By June, the strain on crews was beginning to show in their friendships, according to sailors in the ITF report.
An Indian seafarer who had been at sea longer than 12 months said: "We are starting to fight over little things for stupid reasons."
And basic comforts are in short supply.
One crew ran out of shampoo and, unable to wash their hair, had to shave their heads instead, according to a South African sailor in the ITF report.
Warnings of a disaster waiting to happen
"We are extremely burnt out and we don't care about anything on the vessel anymore.
Just going each day like robots," said an Indian sailor at sea more than a year.
"You guys are waiting for a ticking time bomb to explode.
You will not get your cargo and you will have a huge environmental disaster."
The sailor predicted that we "will soon see anarchy at sea."
'No easy solution'
Even though many countries are reopening their borders, there are still barriers to getting sailors home and getting new workers on board.
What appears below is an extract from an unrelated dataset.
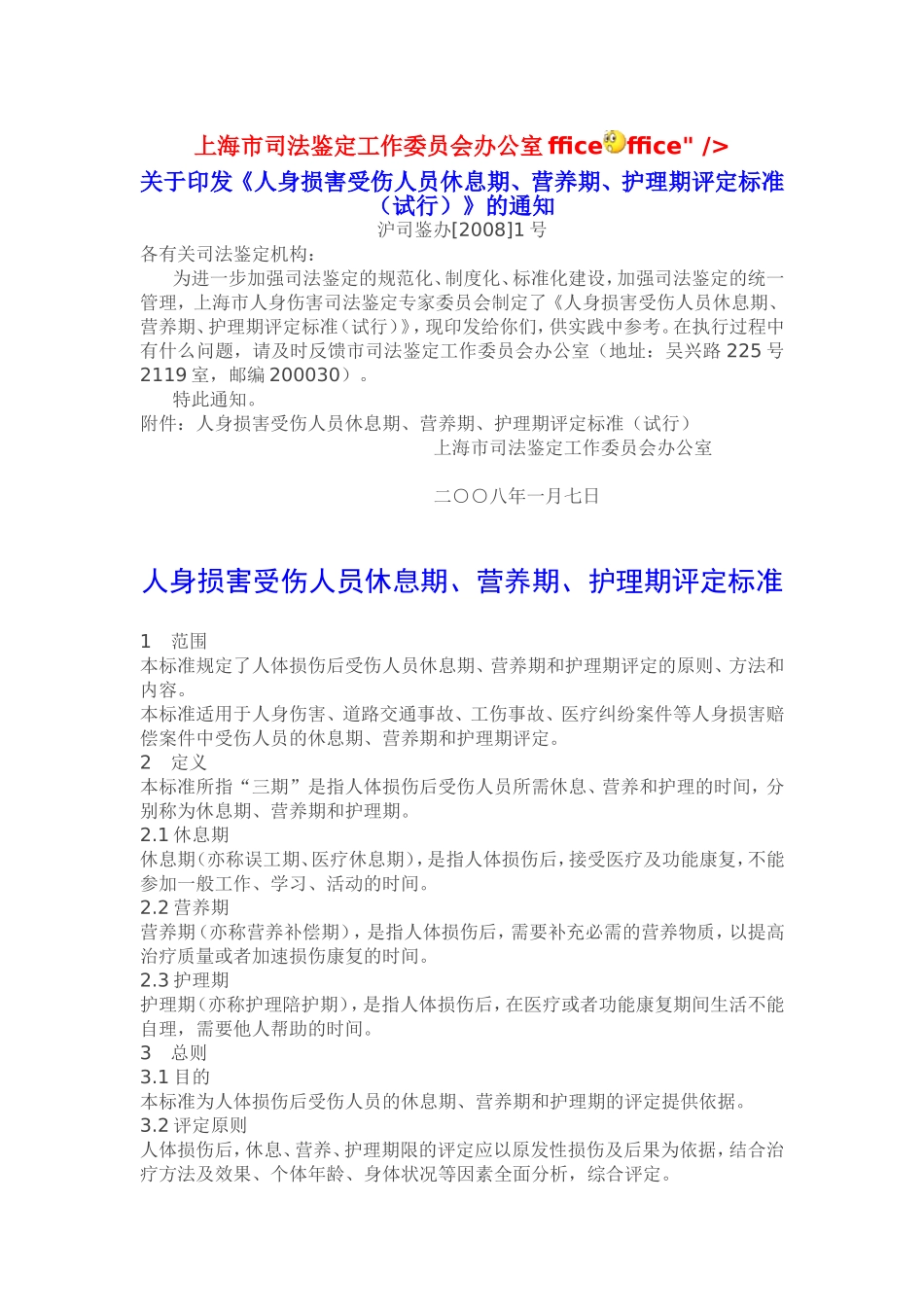 《人身损害受伤人员休息期、营养期、护理期评定标准(试行)》_第1页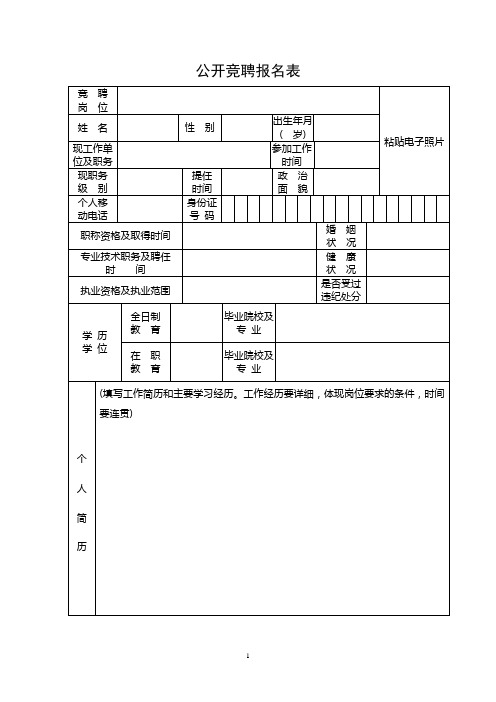 公开竞聘报名表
Many commercial flight routes hardly exist any more, meaning companies often need to charter their own planes to move crews to and from ports.
Additionally, many countries do not offer simple processes to secure transit visas and permits to come onshore.
It's not only those at sea who are struggling, the ITF said.
Another estimated 300,000 seafarers who expected to be working at sea at this time are currently onshore and unemployed.
Workers wearing face masks unload imported paper pulp from a cargo ship at a port in Qingdao, Shandong province, China February 11, 2020.
Picture taken February 11, 2020 China Daily
Many consider striking
Early on in the pandemic, the ITF agreed to up to one month of contract extensions from shipping companies — with seafarers' agreement — in acknowledgement that border closures had made it practically impossible to do otherwise.
But on June 15, as more and more countries opened up, the union's patience ran out.
The ITF's position is now that it will support strike action on ships, if the crews chose to take it.
On July 9, several governments committed to speeding up the process of crew changes.
But, more than three weeks later, they still "aren't doing near what is needed and some governments have even gone backwards," according to Dave Heindel, chair of the ITF seafarers section.
Comparing the poor treatment of commerical sailors to military personnel, one South African seafarer in the ITF report said: "You let your soldiers repatriate, but you want the men and women who maintain your economic life blood to suffer in depressing, dangerous isolation."
"Who are you going to call on when you need your trade goods delivered, who will be your seafarers?"